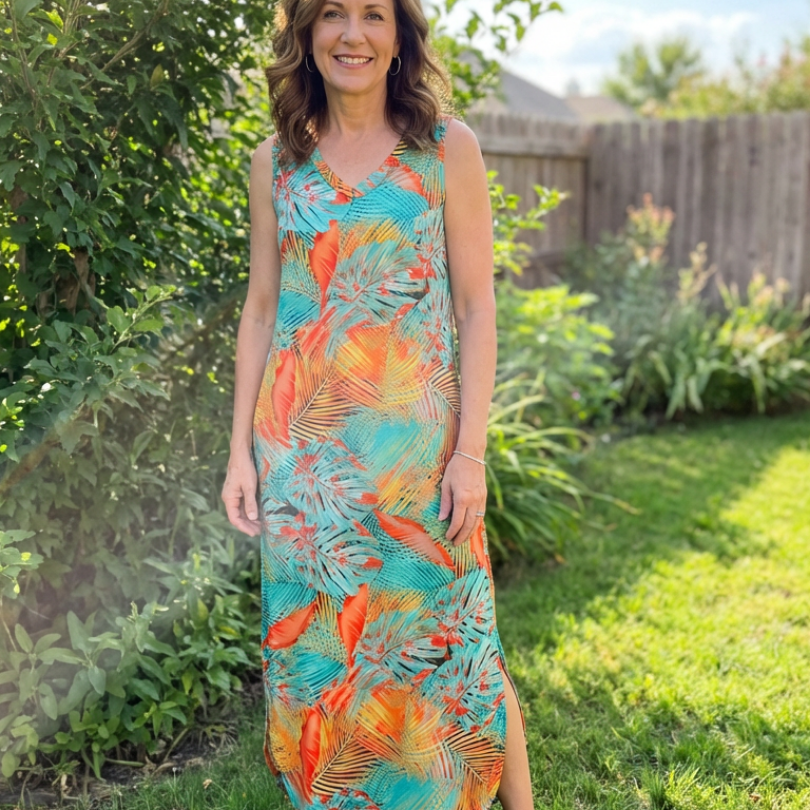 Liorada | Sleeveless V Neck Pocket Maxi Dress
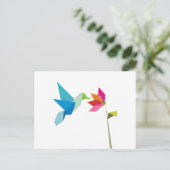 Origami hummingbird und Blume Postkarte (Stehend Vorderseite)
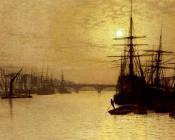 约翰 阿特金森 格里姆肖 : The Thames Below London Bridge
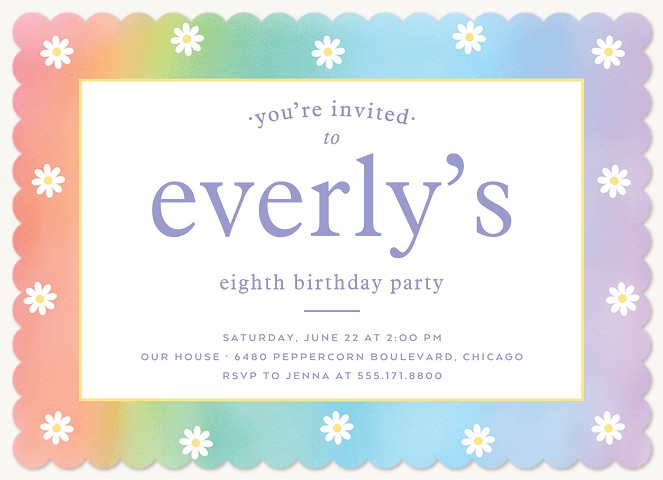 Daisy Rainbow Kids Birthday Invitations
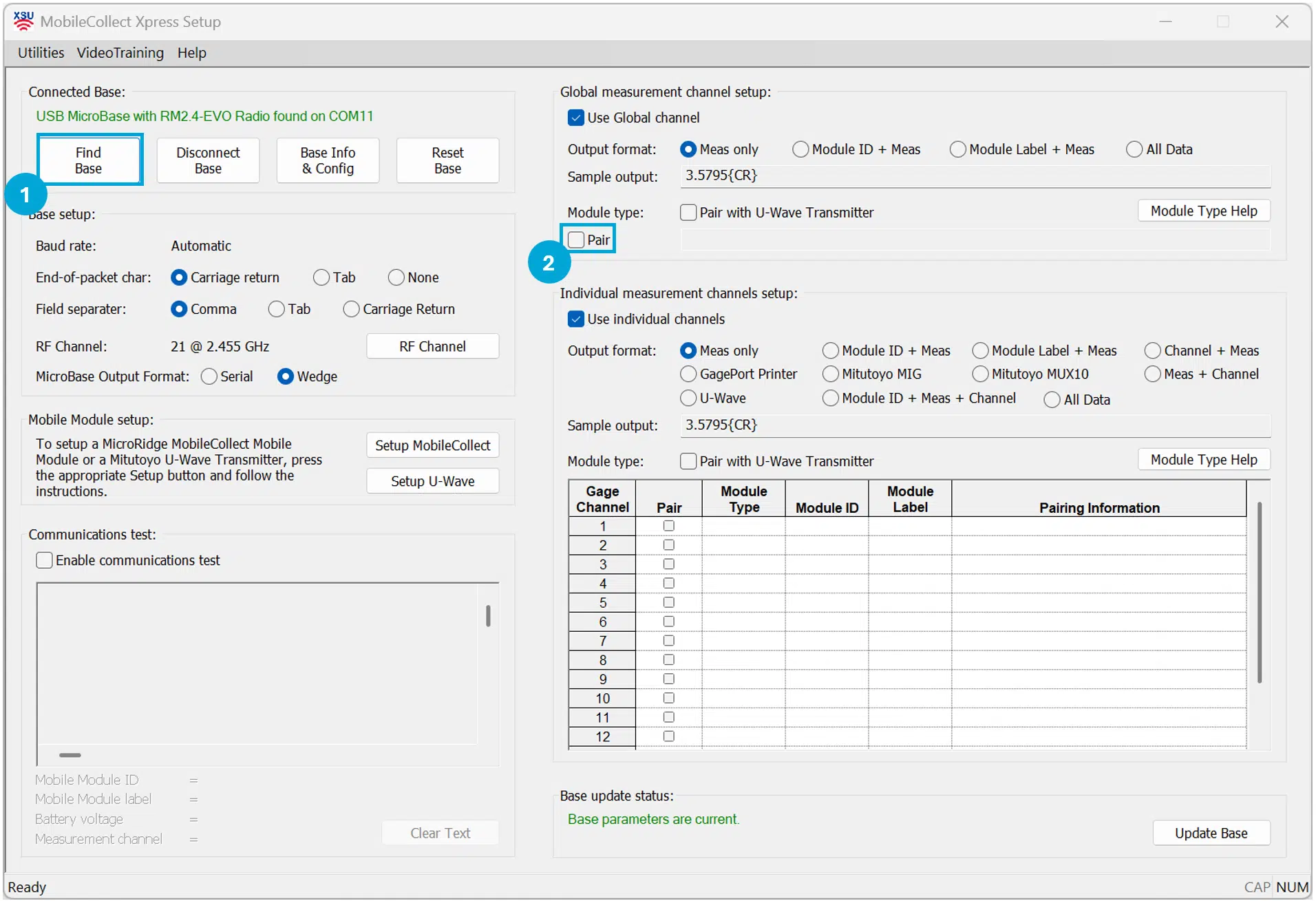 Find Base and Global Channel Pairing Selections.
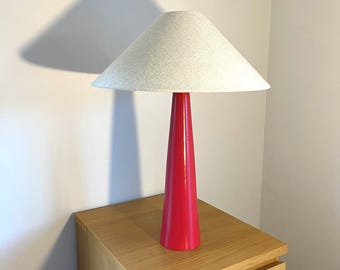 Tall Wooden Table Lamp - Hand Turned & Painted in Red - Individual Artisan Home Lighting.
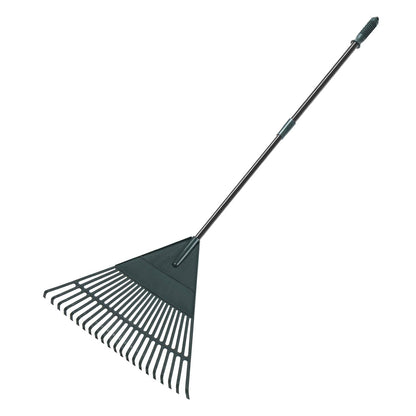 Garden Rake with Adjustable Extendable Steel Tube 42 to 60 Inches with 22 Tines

· · · ·

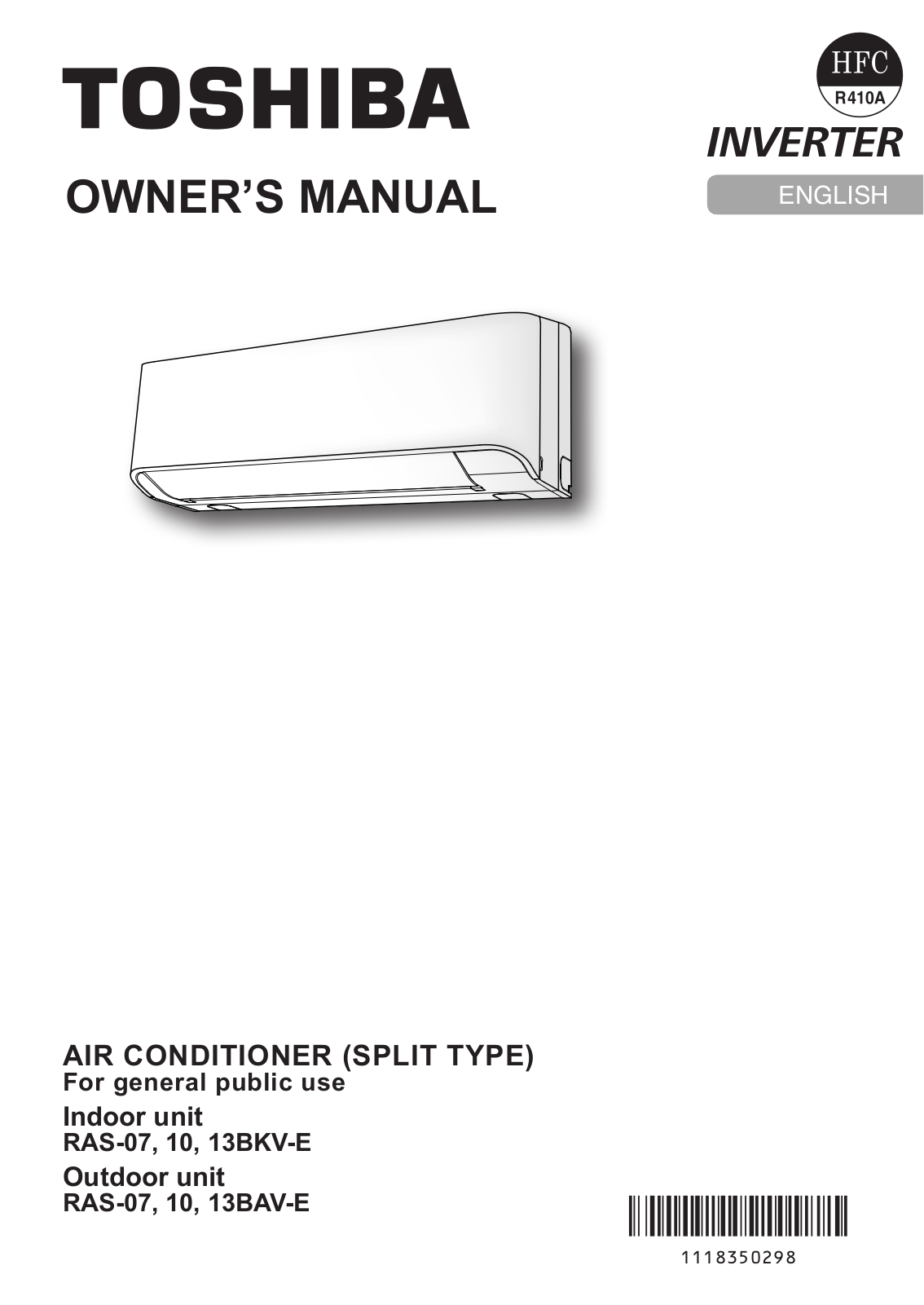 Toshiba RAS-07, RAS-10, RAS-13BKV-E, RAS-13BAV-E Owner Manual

· · · ·

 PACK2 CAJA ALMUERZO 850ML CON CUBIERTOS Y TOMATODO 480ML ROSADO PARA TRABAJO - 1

· · · ·

The problem.
Of the lines above, quote exactly those from the one with "Tall Wooden Table" through the one with "Garden Rake with", ends included; pictures stay out.

Answer box.
 Tall Wooden Table Lamp - Hand Turned & Painted in Red - Individual Artisan Home Lighting.
 Garden Rake with Adjustable Extendable Steel Tube 42 to 60 Inches with 22 Tines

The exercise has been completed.